Dreams are a luxury few can afford in Kenya’s largest slum. That is, until you turn the corner, walk down a small alleyway and arrive at a bright pink and blue makeshift building. Little girls in bright red sweaters and bright blue skirts are running around, giggling and playing, indoors and out. And when you look at the mud on their shoes, or the tin houses that surround the school, you come to realize that 60 little girls are getting the chance of their lives and they know it. This is the Kibera School for Girls – a refuge from abuse and hunger.
Girls in Kibera generally don’t have a lot of reason to sing or play. Like most young girls in extreme poverty all over the world, they have little value in their communities. They mostly can’t afford school, are highly vulnerable to sexual crime at any early age and, up until recently, have received the least amount of attention from international NGOs. The cover of the ECONOMIST in 2010 was stark: GENDERCIDE What happened to 100 million baby girls?
Maria Menounos and I were shocked by the statistics, especially because the solutions can be so simple. If they are lucky enough to have access to a school, and to stay there, girls have less risk for exposure to HIV, are less likely to get married early or get pregnant, and are more likely to fight for their own rights, raise healthy children of their own and enter the workforce. This very concept has been highlighted in a compelling campaign by the NIKE foundation. ‘The Girl Effect” campaign argues that girls can be game changers in the economic development of a country if they get help them bypassing the extreme challenges they face from birth. It’s also what many other organizations including CARE, the organization we traveled with, are focused on entirely.
In many communities where resources are already stretched to the breaking point, girls are generally last in line. But simple interventions, like the one we showed last night that created a sports program only open to girls, can have profound impact – and the increase in the self-confidence that these young girls display when they come to believe in their own strength and physicality is dramatic. There are more fundamental limitations to women and girls growth though. In the US, there were “head and master” laws on the books till the 1970’s that gave the husband say over most family decisions. Many still exist in countries all over the world. In Kenya, women do 70 percent of the agriculture work but under five percent actually own land.
The school featured in our Making a Difference report has taught the community to invest in the education of their girls. The families invest in their girls’ education, and contribute time to the school and, by doing so, the entire family receives health care, access to clean water and even clean toilets they don’t have to pay to use.
One of the co founders of the Kibera school for girls, Kennedy Odede told me: “People see hope and people are really surprised. And most are overwhelmed, because it's unbelievable. There's no way an organization in the slum can be able to do this amazing thing, you know. There's no way our girls could get an education. No way to get a health clinic. What I really love is that I kind of show a hope to those who are hopeless, who never went to school. There's a better life for you.”

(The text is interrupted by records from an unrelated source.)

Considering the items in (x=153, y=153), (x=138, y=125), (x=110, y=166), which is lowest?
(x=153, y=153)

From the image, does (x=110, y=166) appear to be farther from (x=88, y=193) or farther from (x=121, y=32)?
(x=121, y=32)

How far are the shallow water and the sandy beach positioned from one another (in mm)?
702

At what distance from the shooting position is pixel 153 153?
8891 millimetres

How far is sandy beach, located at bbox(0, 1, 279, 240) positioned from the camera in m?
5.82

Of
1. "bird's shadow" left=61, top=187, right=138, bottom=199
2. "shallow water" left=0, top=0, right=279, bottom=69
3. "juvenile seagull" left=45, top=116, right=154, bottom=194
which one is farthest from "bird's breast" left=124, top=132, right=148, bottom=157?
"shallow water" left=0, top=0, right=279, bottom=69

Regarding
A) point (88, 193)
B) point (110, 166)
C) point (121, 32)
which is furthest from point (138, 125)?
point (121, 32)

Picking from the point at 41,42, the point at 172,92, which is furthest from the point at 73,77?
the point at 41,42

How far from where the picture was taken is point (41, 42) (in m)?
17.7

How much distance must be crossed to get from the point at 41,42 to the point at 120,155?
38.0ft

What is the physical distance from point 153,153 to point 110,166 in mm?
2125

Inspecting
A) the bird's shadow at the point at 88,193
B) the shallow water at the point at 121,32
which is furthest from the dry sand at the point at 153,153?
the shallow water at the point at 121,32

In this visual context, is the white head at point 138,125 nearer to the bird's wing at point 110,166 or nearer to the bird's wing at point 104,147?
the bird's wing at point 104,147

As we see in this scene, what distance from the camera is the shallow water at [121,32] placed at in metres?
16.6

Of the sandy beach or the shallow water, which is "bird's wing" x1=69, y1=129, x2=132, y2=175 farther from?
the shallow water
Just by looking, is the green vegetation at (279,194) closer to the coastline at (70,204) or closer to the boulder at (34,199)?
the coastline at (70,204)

He should know. He’s from there. He grew up watching the young girls around him sell sex for food because even someone without an education or any job prospects still needs to eat.
And that’s why the school is one of the most remarkable places I have ever visited. The founders not only continue to teach the community girls have value but they have also given these little girls a safe place to dream. As Kennedy said,” They have passed through horrors. I am welcoming them back to a world they never lived in, to a world where they are important.”